After winning her battle with breast cancer, such questions continued to haunt Dr. Chou, and she wanted to do all she could to ensure that no other woman need be faced with the diagnosis of aggressive breast cancer or have to decide upon a mastectomy, simply because the cancer wasn’t detected as early as possible. She decided she wanted to get the best tools available to detect cancer and to make her practice a comprehensive breast care clinic.

“We cannot prevent most breast cancers, but we have more tools to catch the cancer early enough that women don’t have to die,” says Dr. Chou, who says that is her goal now — to utilize the very best that science, medicine and technology have to offer in the way of imaging and cancer screening. She also feels, in retrospect, that having mastectomies were the wrong course for dealing with the localized cancer she’d had. She now believes that she would have been diagnosed earlier and avoided such invasive surgery and chemotherapy if she had had routine breast MRIs, in addition to the annual mammograms that had shown very dense breast tissue.

“Most of what we do at Aurora Breast Center of San Antonio is to diagnose and treat our patients earlier and with more accuracy with MRI technology,” Dr. Chou says, “We offer compassionate care with state-of-the-art technology. We are the only facility in San Antonio to feature the Aurora® Dedicated Breast MRI System. We offer comprehensive breast imaging, including digital mammograms, breast ultrasounds and breast MRIs. In this way, we are absolutely able to minimize the time gap between diagnosis and treatment of cancer by amalgamating services under one roof.

“The Aurora MRI System can detect cancer better than traditional breast imaging such as mammogram and ultrasound,” explains Dr. Chou. “This means we can get the most accurate detailed image possible, which helps us detect even the slightest anomaly.”

According to www.auroramri.com, “The increased level of detail that MRI offers truly helps specialists in making more informed diagnoses. Breast MRI provides 3-D pictures of the breasts, the chest wall and the lymph nodes located under each arm. These high-resolution bilateral images have allowed specialists to make earlier and more accurate diagnoses.”
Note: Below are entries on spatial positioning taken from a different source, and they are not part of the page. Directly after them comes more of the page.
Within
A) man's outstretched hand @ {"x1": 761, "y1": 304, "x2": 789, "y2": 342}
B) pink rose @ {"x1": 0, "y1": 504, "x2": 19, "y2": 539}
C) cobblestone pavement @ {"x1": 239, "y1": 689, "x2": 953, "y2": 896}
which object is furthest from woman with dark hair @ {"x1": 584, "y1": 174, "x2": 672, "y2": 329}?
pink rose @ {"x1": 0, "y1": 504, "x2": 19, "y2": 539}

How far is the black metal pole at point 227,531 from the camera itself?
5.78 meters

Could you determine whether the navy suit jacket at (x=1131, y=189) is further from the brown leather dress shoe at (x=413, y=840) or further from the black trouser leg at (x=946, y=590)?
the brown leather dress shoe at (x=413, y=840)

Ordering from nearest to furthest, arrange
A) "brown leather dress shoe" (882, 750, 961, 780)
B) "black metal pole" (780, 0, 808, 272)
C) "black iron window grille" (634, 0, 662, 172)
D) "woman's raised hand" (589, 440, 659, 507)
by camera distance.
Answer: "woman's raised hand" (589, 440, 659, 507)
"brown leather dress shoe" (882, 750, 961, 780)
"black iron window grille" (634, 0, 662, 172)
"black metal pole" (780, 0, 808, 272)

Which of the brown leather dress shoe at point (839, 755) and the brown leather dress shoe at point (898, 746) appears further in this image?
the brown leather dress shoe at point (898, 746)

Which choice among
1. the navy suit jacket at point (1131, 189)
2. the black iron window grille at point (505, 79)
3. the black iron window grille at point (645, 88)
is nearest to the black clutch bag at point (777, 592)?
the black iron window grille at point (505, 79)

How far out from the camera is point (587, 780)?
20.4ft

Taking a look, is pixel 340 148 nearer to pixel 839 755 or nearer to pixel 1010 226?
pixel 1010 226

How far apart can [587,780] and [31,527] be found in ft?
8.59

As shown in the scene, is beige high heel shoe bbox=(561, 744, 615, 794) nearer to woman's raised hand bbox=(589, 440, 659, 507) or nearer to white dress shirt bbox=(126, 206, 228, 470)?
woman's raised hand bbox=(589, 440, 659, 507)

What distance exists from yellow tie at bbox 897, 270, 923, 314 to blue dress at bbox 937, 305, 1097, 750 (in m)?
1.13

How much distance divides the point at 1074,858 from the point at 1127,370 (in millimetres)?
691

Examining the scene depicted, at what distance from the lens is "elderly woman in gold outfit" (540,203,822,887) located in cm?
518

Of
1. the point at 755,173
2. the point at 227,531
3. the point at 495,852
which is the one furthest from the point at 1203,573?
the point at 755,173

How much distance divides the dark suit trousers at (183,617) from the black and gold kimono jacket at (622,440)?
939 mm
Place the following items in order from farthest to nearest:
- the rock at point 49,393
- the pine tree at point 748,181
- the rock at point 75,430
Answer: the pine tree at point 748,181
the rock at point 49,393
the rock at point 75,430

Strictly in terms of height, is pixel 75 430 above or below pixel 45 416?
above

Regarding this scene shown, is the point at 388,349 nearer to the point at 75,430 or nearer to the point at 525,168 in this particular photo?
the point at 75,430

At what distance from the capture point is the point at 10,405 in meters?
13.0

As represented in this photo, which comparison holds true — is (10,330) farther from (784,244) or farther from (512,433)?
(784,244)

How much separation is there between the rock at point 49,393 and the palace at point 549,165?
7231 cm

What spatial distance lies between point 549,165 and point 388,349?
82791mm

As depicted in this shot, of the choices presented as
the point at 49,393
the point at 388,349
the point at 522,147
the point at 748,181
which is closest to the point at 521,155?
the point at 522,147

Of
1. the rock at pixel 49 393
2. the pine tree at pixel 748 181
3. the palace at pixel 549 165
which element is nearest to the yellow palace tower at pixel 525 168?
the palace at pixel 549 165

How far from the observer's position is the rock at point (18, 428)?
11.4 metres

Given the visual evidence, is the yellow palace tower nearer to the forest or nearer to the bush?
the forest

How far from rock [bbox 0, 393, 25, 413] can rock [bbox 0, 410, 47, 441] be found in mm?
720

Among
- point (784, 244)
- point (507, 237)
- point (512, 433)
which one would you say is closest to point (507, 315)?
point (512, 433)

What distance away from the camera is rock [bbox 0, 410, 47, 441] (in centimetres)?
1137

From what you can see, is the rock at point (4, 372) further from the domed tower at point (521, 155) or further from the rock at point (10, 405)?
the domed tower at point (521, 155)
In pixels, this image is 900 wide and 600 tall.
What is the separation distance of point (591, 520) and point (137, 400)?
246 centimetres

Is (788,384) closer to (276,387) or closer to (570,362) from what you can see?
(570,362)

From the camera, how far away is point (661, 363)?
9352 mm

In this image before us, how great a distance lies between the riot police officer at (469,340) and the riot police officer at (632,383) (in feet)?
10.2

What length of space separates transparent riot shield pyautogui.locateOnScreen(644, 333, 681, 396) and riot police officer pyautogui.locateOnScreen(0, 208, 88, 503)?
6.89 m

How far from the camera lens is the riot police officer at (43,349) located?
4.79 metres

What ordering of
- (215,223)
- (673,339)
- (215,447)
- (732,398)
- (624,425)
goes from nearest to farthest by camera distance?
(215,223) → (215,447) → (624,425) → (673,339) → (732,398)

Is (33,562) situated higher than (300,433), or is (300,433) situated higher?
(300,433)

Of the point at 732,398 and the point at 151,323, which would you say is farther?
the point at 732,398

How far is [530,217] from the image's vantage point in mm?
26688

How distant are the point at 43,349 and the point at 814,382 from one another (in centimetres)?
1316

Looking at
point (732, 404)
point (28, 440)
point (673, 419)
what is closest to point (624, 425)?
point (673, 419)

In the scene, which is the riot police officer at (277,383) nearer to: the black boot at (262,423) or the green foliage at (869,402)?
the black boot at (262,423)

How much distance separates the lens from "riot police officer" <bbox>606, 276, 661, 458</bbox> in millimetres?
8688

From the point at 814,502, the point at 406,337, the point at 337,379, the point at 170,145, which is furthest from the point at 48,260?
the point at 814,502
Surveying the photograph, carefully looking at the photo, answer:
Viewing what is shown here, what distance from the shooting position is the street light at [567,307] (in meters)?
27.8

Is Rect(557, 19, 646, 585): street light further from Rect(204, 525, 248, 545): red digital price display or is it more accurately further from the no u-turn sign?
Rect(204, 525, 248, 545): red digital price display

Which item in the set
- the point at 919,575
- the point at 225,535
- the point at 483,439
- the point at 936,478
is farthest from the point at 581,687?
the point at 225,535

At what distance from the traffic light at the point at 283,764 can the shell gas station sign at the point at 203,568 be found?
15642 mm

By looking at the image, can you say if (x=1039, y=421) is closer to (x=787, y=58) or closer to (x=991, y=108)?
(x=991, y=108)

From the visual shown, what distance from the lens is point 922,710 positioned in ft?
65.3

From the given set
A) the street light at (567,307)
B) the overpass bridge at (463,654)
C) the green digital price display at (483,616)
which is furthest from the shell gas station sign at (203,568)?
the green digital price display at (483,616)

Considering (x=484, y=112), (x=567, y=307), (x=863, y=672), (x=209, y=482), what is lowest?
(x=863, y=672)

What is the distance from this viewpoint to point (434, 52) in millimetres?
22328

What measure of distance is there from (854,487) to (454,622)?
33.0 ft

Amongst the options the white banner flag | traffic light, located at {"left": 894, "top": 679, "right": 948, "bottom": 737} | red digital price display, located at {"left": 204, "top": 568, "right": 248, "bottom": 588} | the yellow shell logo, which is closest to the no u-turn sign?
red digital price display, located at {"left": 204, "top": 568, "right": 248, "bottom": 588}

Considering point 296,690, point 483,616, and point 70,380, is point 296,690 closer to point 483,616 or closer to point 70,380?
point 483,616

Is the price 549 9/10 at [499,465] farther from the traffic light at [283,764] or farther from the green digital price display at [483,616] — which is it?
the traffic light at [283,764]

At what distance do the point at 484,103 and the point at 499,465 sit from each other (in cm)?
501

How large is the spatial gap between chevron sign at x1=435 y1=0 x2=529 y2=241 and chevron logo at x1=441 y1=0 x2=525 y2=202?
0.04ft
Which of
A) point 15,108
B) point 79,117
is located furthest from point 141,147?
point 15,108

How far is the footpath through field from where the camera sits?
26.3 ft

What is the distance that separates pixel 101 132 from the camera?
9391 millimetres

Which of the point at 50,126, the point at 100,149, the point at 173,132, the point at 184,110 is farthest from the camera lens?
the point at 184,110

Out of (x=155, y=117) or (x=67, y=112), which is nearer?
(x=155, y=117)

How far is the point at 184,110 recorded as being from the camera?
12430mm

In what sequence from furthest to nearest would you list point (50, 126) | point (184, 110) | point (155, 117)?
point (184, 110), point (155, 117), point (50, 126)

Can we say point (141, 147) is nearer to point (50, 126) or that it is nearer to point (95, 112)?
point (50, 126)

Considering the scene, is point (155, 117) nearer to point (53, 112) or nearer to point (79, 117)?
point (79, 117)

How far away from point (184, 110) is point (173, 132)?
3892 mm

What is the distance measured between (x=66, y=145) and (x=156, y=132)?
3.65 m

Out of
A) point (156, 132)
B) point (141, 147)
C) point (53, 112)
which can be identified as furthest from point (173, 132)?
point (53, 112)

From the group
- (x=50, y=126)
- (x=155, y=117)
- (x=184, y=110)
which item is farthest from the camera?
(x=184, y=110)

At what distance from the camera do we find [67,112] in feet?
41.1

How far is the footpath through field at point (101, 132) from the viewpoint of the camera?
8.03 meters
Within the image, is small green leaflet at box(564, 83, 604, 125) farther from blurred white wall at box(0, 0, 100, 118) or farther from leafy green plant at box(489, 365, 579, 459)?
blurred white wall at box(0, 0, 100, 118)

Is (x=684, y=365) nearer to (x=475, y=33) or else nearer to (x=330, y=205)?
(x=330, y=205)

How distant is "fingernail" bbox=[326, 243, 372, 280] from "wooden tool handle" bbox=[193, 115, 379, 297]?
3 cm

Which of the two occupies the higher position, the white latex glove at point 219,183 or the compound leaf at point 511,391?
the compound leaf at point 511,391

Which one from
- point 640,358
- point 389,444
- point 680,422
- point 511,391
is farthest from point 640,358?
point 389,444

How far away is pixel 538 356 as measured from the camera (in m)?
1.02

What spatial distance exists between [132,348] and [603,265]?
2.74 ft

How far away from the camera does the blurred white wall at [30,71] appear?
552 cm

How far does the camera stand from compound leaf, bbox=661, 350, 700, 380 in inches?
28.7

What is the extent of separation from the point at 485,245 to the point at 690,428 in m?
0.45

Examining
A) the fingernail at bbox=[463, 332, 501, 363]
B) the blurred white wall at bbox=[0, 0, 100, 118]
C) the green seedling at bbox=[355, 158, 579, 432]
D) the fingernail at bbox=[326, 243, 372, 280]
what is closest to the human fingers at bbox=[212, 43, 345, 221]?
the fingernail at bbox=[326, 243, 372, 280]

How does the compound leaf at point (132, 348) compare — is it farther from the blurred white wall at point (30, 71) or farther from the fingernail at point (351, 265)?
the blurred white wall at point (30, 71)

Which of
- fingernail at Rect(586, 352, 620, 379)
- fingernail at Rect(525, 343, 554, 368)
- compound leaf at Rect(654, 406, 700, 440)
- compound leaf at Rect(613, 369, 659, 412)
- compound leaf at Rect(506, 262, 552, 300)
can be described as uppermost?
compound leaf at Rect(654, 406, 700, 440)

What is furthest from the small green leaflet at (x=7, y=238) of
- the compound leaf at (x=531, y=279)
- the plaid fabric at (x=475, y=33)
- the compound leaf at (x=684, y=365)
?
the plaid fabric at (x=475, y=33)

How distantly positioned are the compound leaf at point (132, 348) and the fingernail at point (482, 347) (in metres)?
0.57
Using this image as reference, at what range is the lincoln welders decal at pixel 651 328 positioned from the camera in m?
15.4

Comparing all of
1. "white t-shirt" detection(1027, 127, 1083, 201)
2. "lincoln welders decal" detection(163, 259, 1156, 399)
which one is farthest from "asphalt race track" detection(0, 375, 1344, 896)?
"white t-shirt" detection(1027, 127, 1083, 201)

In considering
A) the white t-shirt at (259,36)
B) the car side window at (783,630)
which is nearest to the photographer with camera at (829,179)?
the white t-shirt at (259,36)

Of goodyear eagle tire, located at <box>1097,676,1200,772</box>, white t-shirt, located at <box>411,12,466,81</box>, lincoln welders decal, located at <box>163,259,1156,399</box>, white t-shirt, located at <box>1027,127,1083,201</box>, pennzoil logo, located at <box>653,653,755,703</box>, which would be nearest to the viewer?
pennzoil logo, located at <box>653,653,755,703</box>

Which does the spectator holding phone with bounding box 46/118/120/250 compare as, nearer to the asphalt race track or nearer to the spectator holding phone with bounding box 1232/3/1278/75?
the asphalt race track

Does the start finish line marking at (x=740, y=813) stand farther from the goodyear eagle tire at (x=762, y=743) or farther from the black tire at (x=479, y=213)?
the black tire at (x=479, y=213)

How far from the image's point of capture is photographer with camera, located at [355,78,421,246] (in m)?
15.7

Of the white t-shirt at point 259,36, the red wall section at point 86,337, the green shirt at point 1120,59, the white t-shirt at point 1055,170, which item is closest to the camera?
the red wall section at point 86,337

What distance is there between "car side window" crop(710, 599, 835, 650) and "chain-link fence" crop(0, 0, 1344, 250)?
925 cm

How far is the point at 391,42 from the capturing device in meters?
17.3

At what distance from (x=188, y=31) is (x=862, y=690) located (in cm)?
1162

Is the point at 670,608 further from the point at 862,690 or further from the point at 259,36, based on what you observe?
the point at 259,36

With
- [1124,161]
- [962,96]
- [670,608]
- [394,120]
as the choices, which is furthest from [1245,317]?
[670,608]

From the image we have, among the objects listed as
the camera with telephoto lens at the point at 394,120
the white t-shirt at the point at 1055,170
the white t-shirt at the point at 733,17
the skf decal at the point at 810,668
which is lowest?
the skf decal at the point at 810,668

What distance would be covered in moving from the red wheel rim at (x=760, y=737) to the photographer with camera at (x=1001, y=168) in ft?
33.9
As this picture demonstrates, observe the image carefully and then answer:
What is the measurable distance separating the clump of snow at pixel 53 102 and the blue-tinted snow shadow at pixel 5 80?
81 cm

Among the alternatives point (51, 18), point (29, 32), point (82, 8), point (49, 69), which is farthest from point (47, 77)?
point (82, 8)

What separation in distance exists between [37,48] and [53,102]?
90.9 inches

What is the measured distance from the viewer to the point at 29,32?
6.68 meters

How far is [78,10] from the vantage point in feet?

For the Aurora® Dedicated Breast MRI, a woman will lie face down with an area allowing the breasts to be free for a complete 3-D scan. In this way, Dr. Chou and her team can have the clearest and most complete image possible, she explains. “Properly diagnosing and treating breast cancer can be a complex process, and patients need the right access to technology and answers. We also give specialized consultations to women who, because of family history or their own medical history, have a greater risk of developing breast cancer—giving them the tools they need to determine their probability of developing cancer and the best technology available to detect it early on if it develops,” she says.

Together with her colleague, Dr. Paromita Datta, Dr. Chou offers women digital mammograms, breast ultrasound, the Aurora Dedicated Breast MRI, IGCNBB/ Image-Guided Core Needle Breast Biopsies, a full breast care clinic, consultations, diagnostics and breast cancer therapy.

It didn’t take cancer to make Dr. Chou a good doctor—but her experience did make her a better one. Dr. Chou’s own victory over breast cancer changed her life, and now it helps her save the lives of others. “It’s possible to detect breast cancer earlier now than ever before,” says Dr. Chou. “What tremendous peace that allows women today.”